TASK INSTRUCTIONS
A: From the translated column, reproduce everything from "Note: This is" down to "sometime in 1978.".
B: According to the translated column, in whose autobiography is the incident recorded, and what is that autobiography called?

EXTRACT PROVIDED
Note: This is my translation of Pratap Simha’s column 18 May 2013 column in Kannada Prabha.
An incident comes to mind. The incident is recorded in Shanti Bhushan’s autobiography, Courting Destiny. The incident occurred sometime in 1978.
Morarji Desai had completed an year as Prime Minister. He began to face threats to his chair. The powerful Janata leader and Home Minister Chaudhary Charan Singh was eyeing Prime Ministership from the beginning. Another leader, Babu Jagjivan Ram too had Prime Ministerial ambitions. Rebellion was brewing at a steady pace. There were whispers of an overnight “revolution” against Morarji Desai.
In these circumstances, a Cabinet Committee comprising four ministers was formed to bring in electoral reforms. The committee included the Home Minister Charan Singh, Law Minister Shanti Bhushan, Information and Broadcasting Minister Lal Krishna Advani, and another Minister, Dr. P.C. Chander. It was decided that the Committee would meet at 11 A.M. Everybody was present except Charan Singh. Neither could the rest of the members begin the meeting without a senior leader like Charan Singh. So they waited. Charan Singh finally arrived and was embarrassed that he had kept them all waiting. And so he remained standing behind the chair and begged everybody’s forgiveness for his latecoming. The other ministers were touched by this gesture coming from such a senior leader and requested him to take his seat.
However, Charan Singh refused to sit, “I’ll not sit until you’ve all forgiven me,” he insisted. And then he explained the reason for his latecoming. “I left home rather early but a journalist accosted me. He asked me if I was eager to become the Prime Minister. I was furious. I told him it wasn’t a great sin to aspire to become the Prime Minister. I asked him if he didn’t desire to become the Editor of a big newspaper if he had the opportunity?” Charan Singh then revealed the inner meaning of this, “I definitely aspire to become the Prime Minister of this country one or the other day. However, I am not indulging in any conspiracy against Morarji Ji. Morarji ji is aged and will die some day. Then I’ll definitely become the PM.”
Chaudhary Charan Singh sat down.
The same afternoon, Shanti Bhushan met Prime Minister Desai with a view to pacify him saying that Charan Singh had no intention of unseating him. However, he didn’t want to use the words of Singh who was confident of his turn after Morarji’s death. Instead, Bhushan said, “Charan Singh told us that it will be his turn on the PM’s chair after it is vacated.” However, Desai was an astute judge of character. He said, “What’s the guarantee that Charan Singh won’t die before me? Although I’m aged, my health is much better than his. Besides, astrologers have told me that I will lose two ministers by the end of this year.” In other words, he was pointing at the exits of Charan Singh and Jagjivan Ram!
Which party, which Government would survive if its own people begin ceaseless bickering and indulge in mutual sabotage? The same fate met the Janata Parivar. If we observe the present condition of the BJP Central leadership, we cannot but help be reminded of this incident.
You really want to ask why?

DATASET CONTENT

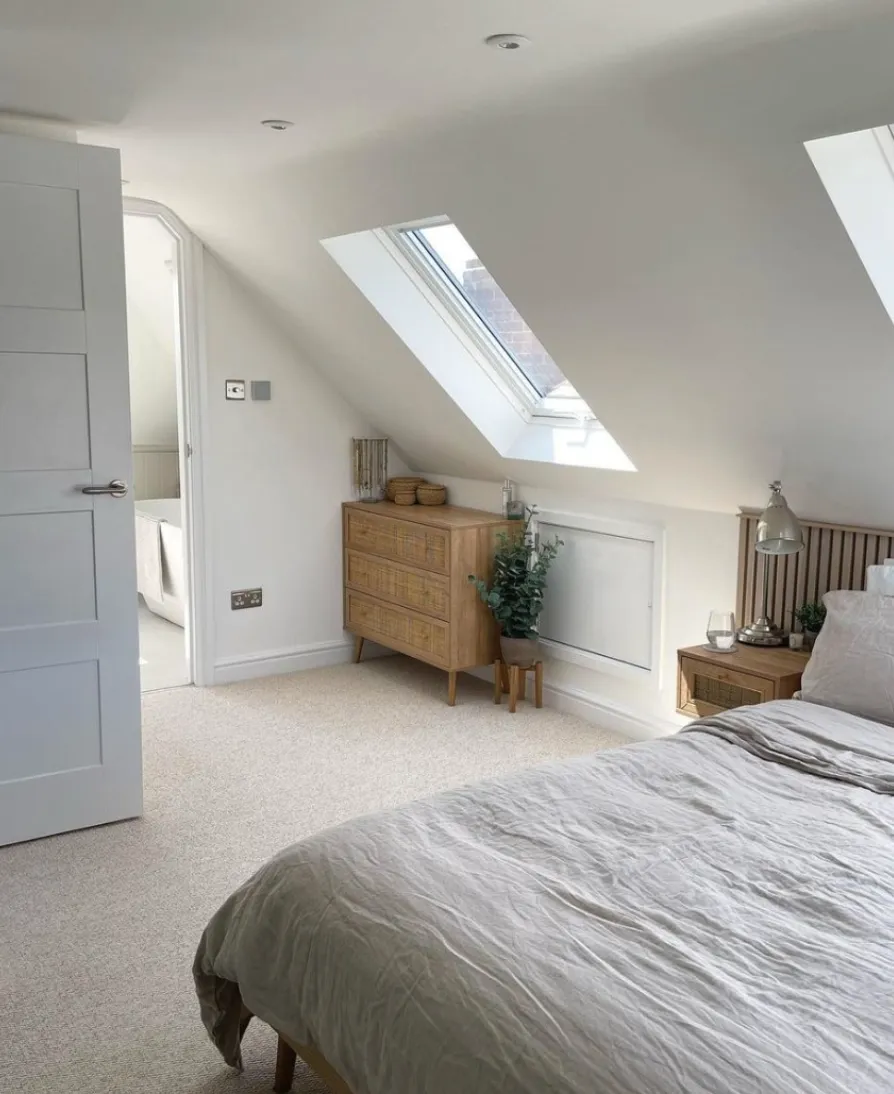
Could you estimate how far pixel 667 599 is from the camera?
164 inches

TASK-BY-TASK OUTPUTS
A:
Note: This is my translation of Pratap Simha’s column 18 May 2013 column in Kannada Prabha.
An incident comes to mind. The incident is recorded in Shanti Bhushan’s autobiography, Courting Destiny. The incident occurred sometime in 1978.

B: Shanti Bhushan's autobiography, Courting Destiny.